§ EXERCISE TASK 1: In the commentary on Tesla's earnings, how many pages long was the slide deck Tesla used as its earnings "update"?
§ EXERCISE TASK 2: Carry on the commentary on Tesla's earnings, starting after its last sentence.
— begin PASSAGE —
Thursday, October 24, 2019

Tesla thoughts; Beyond Meat below $100; Jeffrey Vinik to Shut Down Hedge Fund; Kenneth Fisher Ruled Investing. Then He Made a Sexist Joke.; My assistant Kelli

By Whitney Tilson

1) I'm still analyzing Tesla's (TSLA) earnings report – and awaiting the 10Q – but I have two general (and conflicting) views...

First, there's no question that reporting a positive net income, operating cash flow, and free cash flow quarter is impressive and unexpected. The stock is responding accordingly (thanks in part, no doubt, to the mother of all short squeezes).

Second, many of the numbers Tesla reported don't make sense. Sales exceeded production, but inventory went up by $200 million? Sequential revenue was down, but pre-tax profit rose by $546 million? Some funny things are going on here – and Tesla didn't provide much in the way of explanation in its earnings "update" (a 28-page slide deck) and conference call.

To be clear, I don't think there was outright fraud. Rather, I suspect the company did classic "kitchen sink" accounting in the first half of the year, whereby it took massive write-downs, and is now releasing the excess to make its third-quarter numbers look better than they really were. (Believe it or not, done "correctly," all of this is within the bounds of GAAP accounting – hence, it's not technically fraud, though it's certainly misleading...)
— end PASSAGE —
— begin DATASET ENTRIES —
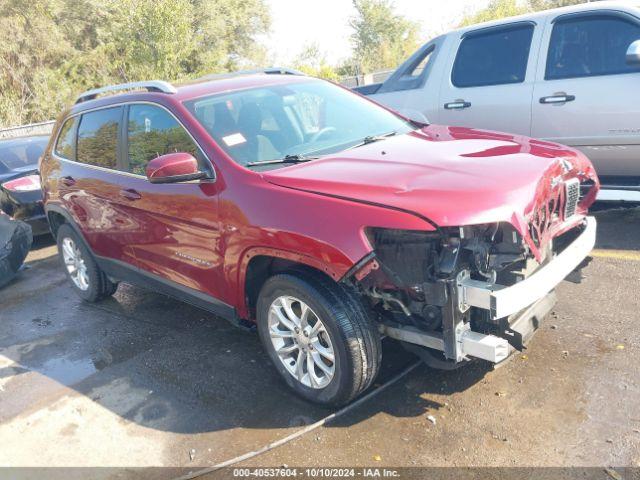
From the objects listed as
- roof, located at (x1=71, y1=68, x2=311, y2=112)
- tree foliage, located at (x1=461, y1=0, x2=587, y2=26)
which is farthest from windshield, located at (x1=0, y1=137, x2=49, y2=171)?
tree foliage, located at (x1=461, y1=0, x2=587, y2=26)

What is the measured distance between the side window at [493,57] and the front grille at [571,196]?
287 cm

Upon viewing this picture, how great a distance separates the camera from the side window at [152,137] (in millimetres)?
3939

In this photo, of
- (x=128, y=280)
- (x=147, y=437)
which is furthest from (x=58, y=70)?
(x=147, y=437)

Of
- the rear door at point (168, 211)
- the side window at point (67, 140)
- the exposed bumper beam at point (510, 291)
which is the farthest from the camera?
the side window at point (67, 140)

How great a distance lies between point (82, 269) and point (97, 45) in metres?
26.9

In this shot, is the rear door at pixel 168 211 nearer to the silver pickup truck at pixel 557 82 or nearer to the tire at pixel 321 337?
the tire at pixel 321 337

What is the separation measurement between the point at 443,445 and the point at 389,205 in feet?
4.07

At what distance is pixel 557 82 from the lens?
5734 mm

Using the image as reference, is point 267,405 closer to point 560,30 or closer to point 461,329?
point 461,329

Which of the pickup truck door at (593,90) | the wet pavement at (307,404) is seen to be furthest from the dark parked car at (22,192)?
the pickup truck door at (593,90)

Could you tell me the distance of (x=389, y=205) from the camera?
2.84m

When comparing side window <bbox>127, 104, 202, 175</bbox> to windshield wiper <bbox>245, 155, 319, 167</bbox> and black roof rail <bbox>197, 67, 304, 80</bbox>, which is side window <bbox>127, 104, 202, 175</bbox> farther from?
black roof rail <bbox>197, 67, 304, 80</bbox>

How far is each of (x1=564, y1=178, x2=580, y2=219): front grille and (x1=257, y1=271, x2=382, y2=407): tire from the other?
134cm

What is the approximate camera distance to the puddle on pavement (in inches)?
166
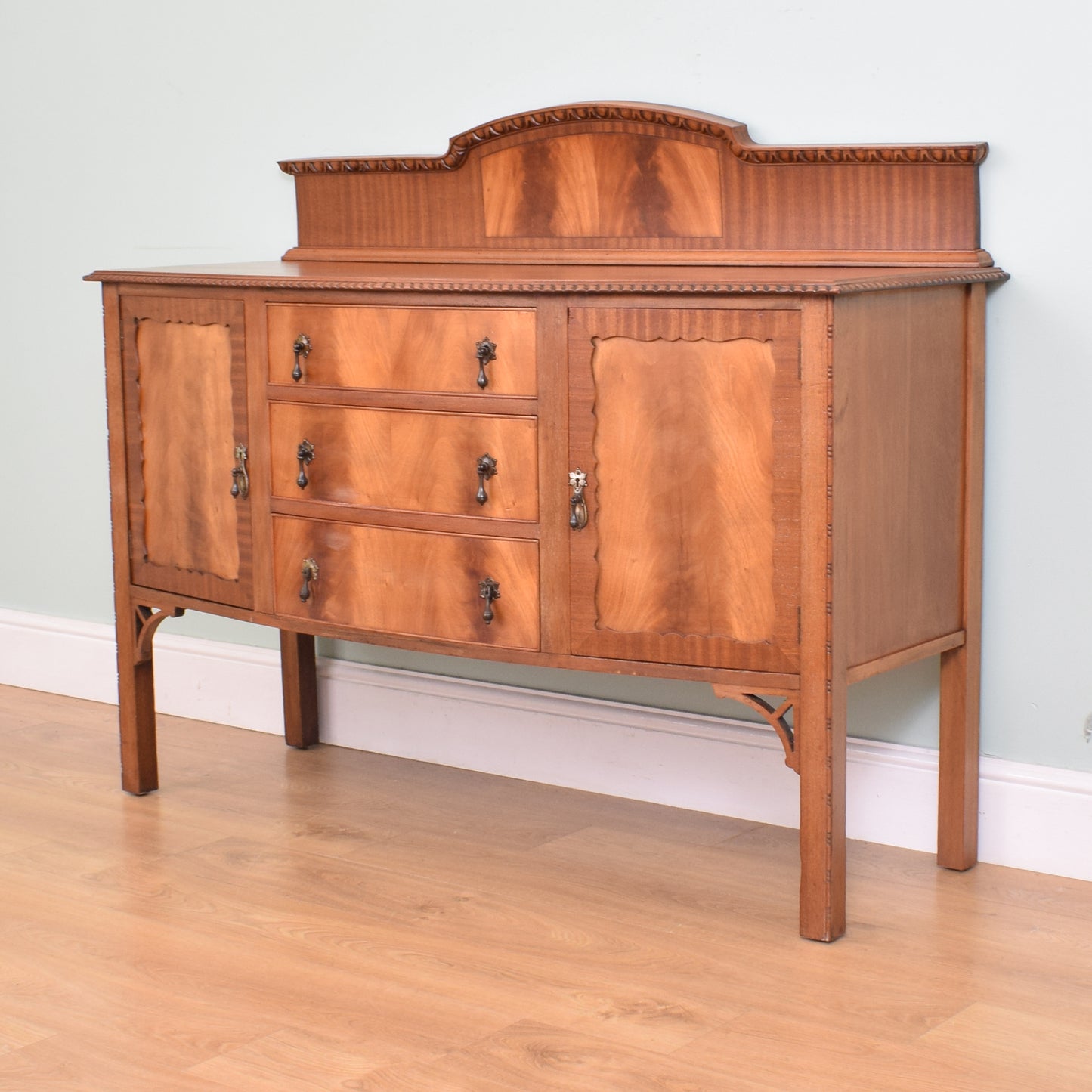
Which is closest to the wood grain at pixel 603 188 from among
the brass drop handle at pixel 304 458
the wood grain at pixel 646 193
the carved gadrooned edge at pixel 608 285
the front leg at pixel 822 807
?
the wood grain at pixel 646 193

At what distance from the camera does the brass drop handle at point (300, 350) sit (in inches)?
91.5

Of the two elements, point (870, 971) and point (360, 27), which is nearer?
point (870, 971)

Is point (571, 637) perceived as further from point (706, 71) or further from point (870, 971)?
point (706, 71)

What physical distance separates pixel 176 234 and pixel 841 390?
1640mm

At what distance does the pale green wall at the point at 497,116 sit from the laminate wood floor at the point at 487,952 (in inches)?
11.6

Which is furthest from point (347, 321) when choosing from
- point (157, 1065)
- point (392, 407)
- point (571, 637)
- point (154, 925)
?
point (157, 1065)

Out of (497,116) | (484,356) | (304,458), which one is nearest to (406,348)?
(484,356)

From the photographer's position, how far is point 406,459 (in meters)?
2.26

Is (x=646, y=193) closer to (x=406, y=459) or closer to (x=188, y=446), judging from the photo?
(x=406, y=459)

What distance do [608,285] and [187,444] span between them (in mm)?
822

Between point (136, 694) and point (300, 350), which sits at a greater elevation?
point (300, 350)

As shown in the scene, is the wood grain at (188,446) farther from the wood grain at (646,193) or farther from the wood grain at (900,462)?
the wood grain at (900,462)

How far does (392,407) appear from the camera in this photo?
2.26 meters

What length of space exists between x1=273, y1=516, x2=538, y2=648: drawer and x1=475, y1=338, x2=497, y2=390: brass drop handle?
— end DATASET ENTRIES —
§ EXPECTED OUTPUT 1: 28 pages

§ EXPECTED OUTPUT 2:
This Bloomberg article, Tesla's Surprise Looks Strangely Familiar, captures my suspicions well:

The profit and free cash flow figures also require scrutiny. Despite a slight drop in revenue, Tesla's pre-tax profit swung up by almost $550 million from the second quarter.

Of that, $126 million, or almost a quarter, was due to a positive swing in "other income," including foreign-exchange gains. Another $117 million reflected restructuring charges going to zero.

Tesla's spending on SG&A also fell to its lowest share of revenue since the final quarter of 2018, the last time it reported a GAAP net profit. At less than $600 million, it was also the lowest in absolute terms since the second quarter of 2017, when Tesla sold less than a quarter the number of vehicles. By far the biggest swing, worth $317 million, was the improvement in gross profit margin.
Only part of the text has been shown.